On one side of the combustion chamber 1 (on the left side in FIG. 3), a hopper 2 for charging the waste 3 into the combustion chamber 1 is provided. At the bottom of the combustion chamber 1, a grate (storage force) for burning the waste 3 while moving the waste 3 is provided so as to be inclined downward as the distance from the hopper 2 increases. This grate has two steps and is divided into three parts. These three grate, from the side closer to the hopper 2, the dry strike 4, the combustion strike 5, and after It is called the combustion strike power 6. In drying strike 4, drying and ignition of waste 3 are mainly performed. In combustion strike 5, waste 3 is mainly burned, but waste 3 is burned and thermally decomposed, and combustible gas is released together with the combustion gas. The combustion of the waste 3 is substantially completed in the combustion strike 5. On the post-combustion strike 6, the unburned part of the slightly remaining waste 3 is completely burned.
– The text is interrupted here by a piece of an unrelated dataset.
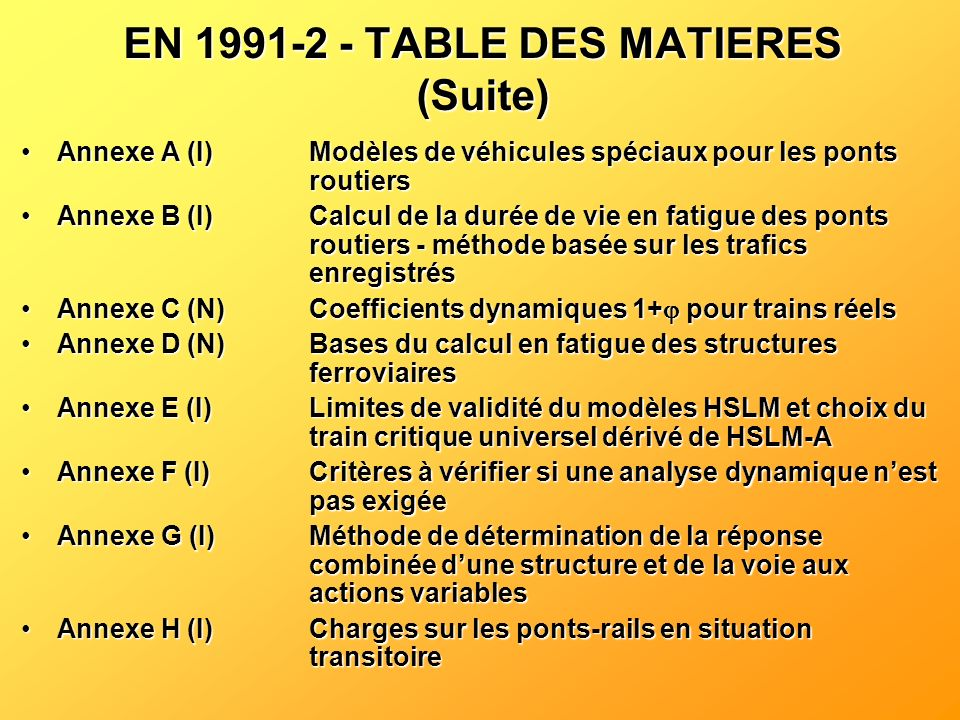 EN 1991-2 - TABLE DES MATIERES (Suite)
The combustion residue after complete combustion is discharged from the main ash chute 7.

 At the bottom of each grate, there is provided a wind box 8 connected to a supply pipe for supplying combustion air.

 Below and above the combustion chamber 1 on the opposite side of the hopper 2, a main flue 9 and a secondary flue 10 are provided. These include a waste heat boiler that is part of the gas cooling system; A combustion chamber 12 is provided connected. In the combustion chamber 1, a barrier (intermediate ceiling) 13 for dividing the combustion gas is provided near the exit of the combustion chamber 1, and the flow of the combustion gas is divided into a main flue 9 and a sub-flue 10. Shedding.

 The waste 3 is put into the combustion chamber 1 from the hopper 2, and the combustion air is supplied to the waste 3 moving on the grate through the supply pipes and the wind box 8, and the waste 3 is dried. Burn.

 A nozzle 14 is provided on the side wall of the combustion chamber 1, and a high-temperature gas at a temperature of 200 ° C. or more and satisfying the above formula (1) is blown into the combustion chamber 1 from the nozzle 14. The nozzle 14 is installed at the upper part of the drying stove 4 and at the upper left of the combustion stove 5. When waste 3 is incinerated, first, water evaporates, followed by thermal decomposition and partial oxidation. Here, the thermal decomposition reaction occurs at a temperature of about 200, and is almost completed when the temperature reaches about 400 ° C. Nozzles 14 are provided at the part of the drying stove 4 (the latter part) and the former part of the combustion stove 5 to blow hot gas. Depending on the type of waste 3, the pyrolysis reaction can be completed at a higher temperature. In this case, a nozzle 14 may be provided downstream (right side in the figure) from the position shown in FIG. preferable.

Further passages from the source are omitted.